O governo do Reino Unido está a avançar no sentido de regulamentos mais rigorosos para o acesso dos jovens às redes sociais, com o primeiro-ministro Rishi Sunak a prometer impor medidas repressivas à utilização de smartphones por menores de 16 anos.
Planos governamentais: proibição de acesso, restrição de recursos
O governo está explorando a proibição de acesso a plataformas de mídia social para menores de 16 anos, incluindo restrições a recursos viciantes, como rolagem infinita. Estas propostas estendem-se à prevenção de que as crianças utilizem VPNs para contornar as restrições de idade e à limitação da sua interação com chatbots de IA, particularmente à luz das preocupações sobre imagens e exploração falsas.

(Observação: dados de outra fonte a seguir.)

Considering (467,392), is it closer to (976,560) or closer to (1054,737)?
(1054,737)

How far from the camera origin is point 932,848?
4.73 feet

Especificamente, os ministros estão a visar lacunas que permitem aos chatbots gerar conteúdo impróprio, como deepfakes sexualmente explícitos, e planeiam impor uma conformidade mais rigorosa com a Lei de Segurança Online existente. As alterações à Lei do Bem-estar das Crianças e das Escolas e à Lei do Crime e do Policiamento serão utilizadas para acelerar as mudanças legais à medida que os comportamentos online evoluem.
O modelo australiano: um modelo potencial
O Reino Unido pode inspirar-se na Austrália, que implementou a primeira proibição mundial das redes sociais para menores de 16 anos em dezembro de 2023. Esta legislação exige que as principais plataformas – incluindo TikTok, YouTube, Instagram, Facebook e X (antigo Twitter) – bloqueiem os utilizadores jovens ou enfrentem pesadas multas de até 26,5 milhões de libras.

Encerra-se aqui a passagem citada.